И готова любовь на разбой;
И вдруг уже нищенкой просит она,
В пыль униженно став пред тобой.
Ты Карпаты, я тучей стану на них,
Твое сердце штурмую, как гром;
Станешь розовый куст — вокруг твоих роз
Соловьем распоюсь над кустом.
Пусть меняется так любовь моя, но
Не слабеет — вечно живая она;
Пусть тиха иногда, тиха, как река, —
Поищи, не найдешь ее дна!
Салк-Сентмартон, 1845 г.
ЕСЛИ ТЫ ЦВЕТОК...
Если ты цветок — я буду стеблем,
Если ты роса — цветами ввысь
Потянусь, росинками колеблем, —
Только души наши бы слились.
Если ты, души моей отрада,
Высь небес — я превращусь в звезду.
Если ж ты, мой ангел, бездна ада —
Согрешу и в бездну попаду.
Салк-Сентмартон, 1845 г.
ВОЙНА ПРИСНИЛАСЬ КАК-ТО НОЧЬЮ МНЕ...
Война приснилась как-то ночью мне,
На ту войну мадьяр позвали;
И меч в крови носили по стране —
Как древний знак передавали.
Вставали все, увидев этот меч,
Была пусть капля крови в жилах;
Не денег звон, как плату, нам беречь —
Бесценный цвет свободы платой был нам.
Как раз тот день был нашей свадьбы днем.
Что нашей свадьбы, девочка, короче?
За родину чтоб пасть мне под огнем,
Ушел я в полночь первой ночи.
В день свадьбы, девочка, уйти на смерть, —
Да, правда, это жребий страшный!
Но грянет бой, и я уйду, поверь,
Как я ушел во сне вчерашнем.
Салк-Сентмартон, 1845 г.
СМОЛКЛА ГРОЗОВАЯ АРФА БУРИ...
Смолкла грозовая арфа бури.
Вихрь улегся, затихает гром,
Как, намучившись в борьбе со смертью,
Засыпают непробудным сном.
Восхитителен осенний вечер.
В ясном небе только кое-где
Облака, следы недавней бури,
Сохраняют память о беде.
Крыши деревенских колоколен
Покрывает золотом закат.
Хутора в морях степных миражей
Кораблями зыбкими висят.Беспредельна степь! Куда ни глянешь,
Вся она открыта и ровна.
Нет и сердцу ни конца, ни края,
И куда ни глянь, любовь одна.
И, под тяжестью любви сгибаясь,
Сердце может рухнуть невзначай,
Как надламывает ветви яблонь
Слишком небывалый урожай.
Сердце, полное любви, как кубок,
Пей, подруга, только не пролей,
Чтобы я не пожалел, что смерти
Не дал выпить этой чаши всей.
Салк-Сентмартон, 1845 г.
В ДЕРЕВНЕ
Теперь меня всегда по вечерам
Провозглашает королем закат,
И солнце на прощанье багрецом
Окрашивает мой простой наряд.
С восторгом по окрестностям брожу.
Кругом клубится пыль до облаков.
Из степи гонят скот домой. Звенят
Нестройно колокольчики коров.
Самозабвенно вглядываюсь в даль.
Самозабвенно вслушиваюсь в звон.
Везде, везде, насколько видит глаз,
Лишь степь, да степь, да синий небосклон.

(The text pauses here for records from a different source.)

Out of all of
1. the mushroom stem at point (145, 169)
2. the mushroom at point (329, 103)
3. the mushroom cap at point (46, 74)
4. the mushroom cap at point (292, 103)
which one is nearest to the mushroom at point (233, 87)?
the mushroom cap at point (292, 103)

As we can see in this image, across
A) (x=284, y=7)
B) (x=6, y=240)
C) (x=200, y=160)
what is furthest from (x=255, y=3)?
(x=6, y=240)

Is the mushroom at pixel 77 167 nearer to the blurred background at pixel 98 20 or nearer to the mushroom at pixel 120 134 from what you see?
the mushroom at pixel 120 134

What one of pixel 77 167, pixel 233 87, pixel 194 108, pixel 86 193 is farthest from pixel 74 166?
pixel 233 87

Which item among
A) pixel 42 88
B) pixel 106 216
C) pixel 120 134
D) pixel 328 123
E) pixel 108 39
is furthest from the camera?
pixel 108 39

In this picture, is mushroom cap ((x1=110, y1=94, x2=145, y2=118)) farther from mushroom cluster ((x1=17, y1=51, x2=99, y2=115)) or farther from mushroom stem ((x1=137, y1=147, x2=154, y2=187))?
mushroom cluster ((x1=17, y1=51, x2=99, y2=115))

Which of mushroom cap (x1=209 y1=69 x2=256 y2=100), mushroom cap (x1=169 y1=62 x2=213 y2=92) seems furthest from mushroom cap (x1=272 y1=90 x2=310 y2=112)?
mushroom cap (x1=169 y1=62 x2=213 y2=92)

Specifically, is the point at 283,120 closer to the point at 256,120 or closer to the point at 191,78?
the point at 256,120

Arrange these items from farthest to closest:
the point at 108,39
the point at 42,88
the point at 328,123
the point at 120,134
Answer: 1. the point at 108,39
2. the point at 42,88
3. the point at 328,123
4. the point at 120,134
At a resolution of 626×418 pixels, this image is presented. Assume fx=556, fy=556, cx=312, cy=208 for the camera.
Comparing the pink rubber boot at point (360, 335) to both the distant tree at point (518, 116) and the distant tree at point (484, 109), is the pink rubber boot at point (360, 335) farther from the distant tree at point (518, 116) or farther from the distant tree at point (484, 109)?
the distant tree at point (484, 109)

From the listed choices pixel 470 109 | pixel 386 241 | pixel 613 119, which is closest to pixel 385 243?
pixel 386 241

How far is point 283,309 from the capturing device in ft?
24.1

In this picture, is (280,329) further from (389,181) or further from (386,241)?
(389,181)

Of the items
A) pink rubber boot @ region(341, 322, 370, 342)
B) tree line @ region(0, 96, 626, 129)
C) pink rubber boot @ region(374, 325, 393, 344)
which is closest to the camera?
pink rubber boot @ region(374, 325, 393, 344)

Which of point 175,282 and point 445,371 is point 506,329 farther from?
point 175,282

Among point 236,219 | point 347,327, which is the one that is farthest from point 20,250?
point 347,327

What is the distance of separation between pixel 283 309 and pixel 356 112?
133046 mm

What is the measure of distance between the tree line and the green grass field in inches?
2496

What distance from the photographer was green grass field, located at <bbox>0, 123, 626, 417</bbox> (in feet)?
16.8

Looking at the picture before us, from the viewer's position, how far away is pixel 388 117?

Теряясь в этом море, там и сям
Маячит дерево, как островок,
Протягивая тень во всю длину,
Как мусульманин руки на восток.
Как раненный в сраженье богатырь,
Исходит солнце кровью на заре.
Луна и звезды выплывают вслед
Посмертной славой о богатыре.
Теперь кругом сияющая ночь.
Так тих и бездыханен небосвод,
Что различимо, кажется, о чем
Давида арфа на луне поет.
Над озером, покинув камыши,
Косяк гусей летит средь темноты.
Так улетают из моей души
Мои честолюбивые мечты.
Я забываю Пешт, и суету,
И планы горделивые свои
И думаю: как славно было б жить
В безвестности, вдали от толчеи!
Меня не манит блеск больших имен.
Мне б виноградник да земли клочок,
Да был бы красного вина глоток,
Да был бы хлеба белого кусок.
Да был бы угол, чтоб, придя с полей,
Вкушал я средь домашней тишины
Свой белый хлеб и красное вино
Из белых рук красавицы жены.
Да чтобы смерть в один и тот же час
Постигла нас пожившими, в летах,
И чтобы внуки, искренне скорбя,
В одной могиле схоронили прах.
Салк-Сентмартон, 1845 г.
старый добрый трактирщик
Здесь, откуда долго ехать до предгорий,
На степном низовье, средь цветущих далей,
Провожу я дни в довольстве на просторе,
Не тужу, живу, не ведаю печалей.
Постоялый двор — мое жилье в деревне.
Утром тишина, лишь ночью шум в прихожей.
Старый добрый дед хозяйствует в харчевне, —
Будь ему во всем благословенье божье!
Здесь я даром ем и пью и прочь не еду.
Сроду не видал ухода я такого.
Никого не жду, садясь за стол к обеду,
Опоздал, войду — все ждут меня в столовой.
Жалко лишь, с женой своей трактирщик старый
Ссорится подчас — характером не схожи.
Впрочем, как начнет, так и кончает свару, —
Будь ему во всем благословенье божье.
С ним толкуем, как он в гору шел сначала.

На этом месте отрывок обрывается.